- Born: Robert Sidney Halligan Jr. January 3, 1953 (age 73)
- Genres: Hard rock; heavy metal;
- Occupations: Singer; musician; record producer; songwriter;
- Instruments: Vocals; guitar;
- Member of: Ceili Rain

= Bob Halligan Jr. =

American musician, producer and songwriter

Robert Sidney Halligan Jr. (born January 3, 1953) is an American singer, musician, record producer and songwriter who has collaborated with many artists, particularly in the hard rock and heavy metal genre, throughout his career.
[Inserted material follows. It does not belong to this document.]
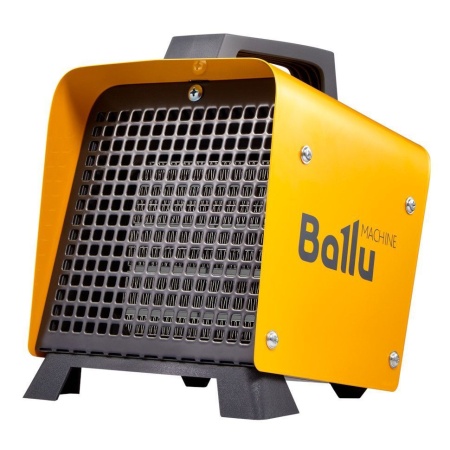 Пушка тепловая керамическая Ballu BKN-3, BKN-3 Пушка тепловая керамическая Ballu BKN-3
He is currently the lead vocalist and guitarist for the band Ceili Rain, a group he founded that combines Celtic, rock, and contemporary Christian music.

As a songwriter, Halligan has contributed songs to three albums by the heavy metal band Judas Priest, namely "(Take These) Chains" from 1982's Screaming for Vengeance and the single "Some Heads Are Gonna Roll" from 1984's Defenders of the Faith. Judas Priest's lead vocalist Rob Halford included another song by Halligan, "Twist", on the album Resurrection by his band Halford. In 2024, he was credited with writing the song "The Lodger" from 2024's Invincible Shield.

Halligan also worked extensively with the hard rock/heavy metal band Kix, beginning in the mid-1980s, when he co-wrote most of the songs on the band's third album, Midnite Dynamite. Incidentally, one of the most successful songs he has ever written is Kix's near-top ten hit, "Don't Close Your Eyes" (co-written with one-time Crack the Sky frontman John Palumbo and Kix bassist Donnie Purnell), which was featured on the band's follow-up album, Blow My Fuse. The song remains Kix's highest-charting single.

He also wrote the songs "Beat 'Em Up" and "Make Rock Not War" on Blue Öyster Cult's album Club Ninja (1985), "Rise to It" and "Read My Body" on Kiss' album Hot in the Shade (1989), "Could've Been You" on Cher's album Love Hurts (1991) and the single "Rock You" for Helix's album Walkin' the Razor's Edge (1984). In addition, Halligan wrote or co-wrote most of the songs on Night of the Crime by the 80s heavy metal band Icon. He also co-wrote the song "Bang Down the Door" on Bonfire's 1989's Point Blank record.

In the Christian rock domain, he has worked with Rick Cua, focusing on Cua's solo career (including his 1985 album You're My Road).